At one point or another, you will inevitably have a dog that needs first aid. Playtime may get at little rough or your pup may find out the hard way about thorns in rose bushes. Immediate and proper attention at home will help speed healing and minimize pain. Dr. Hervatic has a few basic guidelines to care for your pet’s wounds at home.
If your pet is in pain, he or she may act out and bite you. Soothe them with a calm voice, and approach slowly. If your dog is growling, it is best to bring him to his vet, where he or she can be safely handled. Protect yourself by using a blanket or towel before transporting to the veterinary clinic.
Check for active bleeding
Apply pressure to the wound using a clean washcloth. Keep the pressure for 5 minutes before evaluating the extent of the injury. If after 5 minutes, there is blood pulsing from the wound, there is an arterial injury—GO DIRECTLY TO A VET. Do not apply a tourniquet unless you’ve been trained to do so because an incorrect application can result in tissue death.

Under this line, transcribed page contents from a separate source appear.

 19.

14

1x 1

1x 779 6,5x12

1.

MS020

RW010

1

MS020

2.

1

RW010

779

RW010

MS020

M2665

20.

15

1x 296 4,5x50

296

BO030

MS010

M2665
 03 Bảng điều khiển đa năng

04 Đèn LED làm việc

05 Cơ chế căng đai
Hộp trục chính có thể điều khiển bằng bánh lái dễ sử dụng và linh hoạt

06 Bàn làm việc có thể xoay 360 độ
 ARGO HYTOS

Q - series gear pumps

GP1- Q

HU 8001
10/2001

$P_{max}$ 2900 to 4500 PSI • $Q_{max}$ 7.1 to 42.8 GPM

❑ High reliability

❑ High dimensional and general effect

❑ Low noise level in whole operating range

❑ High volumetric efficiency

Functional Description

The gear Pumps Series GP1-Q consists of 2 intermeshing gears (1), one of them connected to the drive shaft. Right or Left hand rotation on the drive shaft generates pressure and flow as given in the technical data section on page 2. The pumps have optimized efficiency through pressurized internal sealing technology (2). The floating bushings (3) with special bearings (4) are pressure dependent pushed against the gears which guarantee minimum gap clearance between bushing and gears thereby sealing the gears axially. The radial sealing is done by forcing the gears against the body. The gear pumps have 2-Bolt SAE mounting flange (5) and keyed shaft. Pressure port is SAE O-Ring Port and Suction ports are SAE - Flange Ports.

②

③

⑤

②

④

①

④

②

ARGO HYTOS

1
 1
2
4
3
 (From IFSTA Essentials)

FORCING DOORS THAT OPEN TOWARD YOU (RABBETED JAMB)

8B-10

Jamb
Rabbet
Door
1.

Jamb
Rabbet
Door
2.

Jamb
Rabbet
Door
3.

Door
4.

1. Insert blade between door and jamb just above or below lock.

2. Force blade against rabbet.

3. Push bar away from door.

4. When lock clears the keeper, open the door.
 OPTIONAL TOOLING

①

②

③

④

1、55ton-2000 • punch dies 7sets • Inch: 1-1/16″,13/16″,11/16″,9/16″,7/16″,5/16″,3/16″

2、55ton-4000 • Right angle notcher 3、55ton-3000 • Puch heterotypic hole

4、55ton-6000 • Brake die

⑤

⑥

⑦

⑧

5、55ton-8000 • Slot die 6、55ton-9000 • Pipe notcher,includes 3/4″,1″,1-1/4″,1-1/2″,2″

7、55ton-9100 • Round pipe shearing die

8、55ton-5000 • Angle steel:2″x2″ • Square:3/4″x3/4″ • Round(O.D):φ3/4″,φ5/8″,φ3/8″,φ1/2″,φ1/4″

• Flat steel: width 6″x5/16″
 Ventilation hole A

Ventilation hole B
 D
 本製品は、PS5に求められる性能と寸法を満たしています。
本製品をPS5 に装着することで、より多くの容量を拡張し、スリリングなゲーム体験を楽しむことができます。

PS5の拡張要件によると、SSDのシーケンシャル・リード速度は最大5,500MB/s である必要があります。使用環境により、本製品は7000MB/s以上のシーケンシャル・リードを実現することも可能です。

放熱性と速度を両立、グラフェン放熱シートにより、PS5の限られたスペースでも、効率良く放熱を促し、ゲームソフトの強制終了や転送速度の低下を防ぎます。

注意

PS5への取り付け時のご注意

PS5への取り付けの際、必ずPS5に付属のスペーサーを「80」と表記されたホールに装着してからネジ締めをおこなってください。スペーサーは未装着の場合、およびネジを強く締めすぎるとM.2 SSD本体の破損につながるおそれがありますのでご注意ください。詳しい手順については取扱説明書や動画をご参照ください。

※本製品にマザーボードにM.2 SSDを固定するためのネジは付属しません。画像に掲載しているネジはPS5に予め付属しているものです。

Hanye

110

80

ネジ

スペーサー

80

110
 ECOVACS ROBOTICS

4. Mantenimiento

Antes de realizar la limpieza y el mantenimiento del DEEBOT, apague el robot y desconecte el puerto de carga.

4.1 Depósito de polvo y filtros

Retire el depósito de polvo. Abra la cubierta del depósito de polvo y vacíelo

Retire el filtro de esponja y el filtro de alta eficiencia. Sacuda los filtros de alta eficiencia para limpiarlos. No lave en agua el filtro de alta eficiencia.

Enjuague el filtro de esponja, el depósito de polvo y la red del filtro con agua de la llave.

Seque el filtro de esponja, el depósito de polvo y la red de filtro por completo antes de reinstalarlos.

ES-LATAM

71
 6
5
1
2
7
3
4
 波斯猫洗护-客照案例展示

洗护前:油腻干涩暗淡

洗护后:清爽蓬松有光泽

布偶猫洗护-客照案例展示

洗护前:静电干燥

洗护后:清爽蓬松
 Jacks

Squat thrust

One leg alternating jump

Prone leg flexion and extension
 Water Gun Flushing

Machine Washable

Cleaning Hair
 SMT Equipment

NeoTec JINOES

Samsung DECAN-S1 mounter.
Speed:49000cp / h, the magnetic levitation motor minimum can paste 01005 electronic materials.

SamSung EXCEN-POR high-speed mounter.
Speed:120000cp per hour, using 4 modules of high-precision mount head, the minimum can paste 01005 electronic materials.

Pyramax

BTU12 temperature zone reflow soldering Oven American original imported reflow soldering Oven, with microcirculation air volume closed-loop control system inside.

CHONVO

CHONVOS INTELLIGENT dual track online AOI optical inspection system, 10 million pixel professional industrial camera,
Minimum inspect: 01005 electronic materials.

*If the bleeding has stopped after 5 minutes, you may continue with the next step.
Clean the wound
Once the bleeding has stopped, you need to clean the wound. Flush the wound repeatedly with warm tap water. You can further disinfect the wound using a saline rinse by mixing 2 teaspoons of salt in every one cup of water. Pat the wound gently with a clean towel to dry thoroughly without disturbing the blood clot. Do not attempt to scrub the wound. Lastly, it is best to not bandage the wound.
Use a cone to prevent licking; you can find at most pet stores (or from your VET). Do not use hydrogen peroxide or alcohol to clean any wound. That can delay wound healing for your pup. You may use an antibiotic spray if you have it handy. Dr. Hervatic does not recommend using Neosporin or similar products, as they are thick and may seal in bacteria and attract dirt to the wound.
Other products to avoid include ointments or sprays with steroids such as hydrocortisone or betamethasone, which may delay wound healing, or antifungal creams like clotrimazole.
Monitor the wound daily
Check every day for signs of infection: redness, swelling or discharge. If you note any signs of infection, please make an appointment with your vet as soon as possible.
You must go to the vet under the following conditions:
- Any eye injury
- Uncontrolled bleeding
- Dog or cat bite (a tiny puncture can result in a very large abscess in a day or two)
- Deep cuts where you can see muscles, tendons or fat
Even the smallest wounds will heal faster and be less painful if you allow your veterinarian to assess and care for it at the onset. If your pup is injured, please take the necessary steps to help his or her healing process.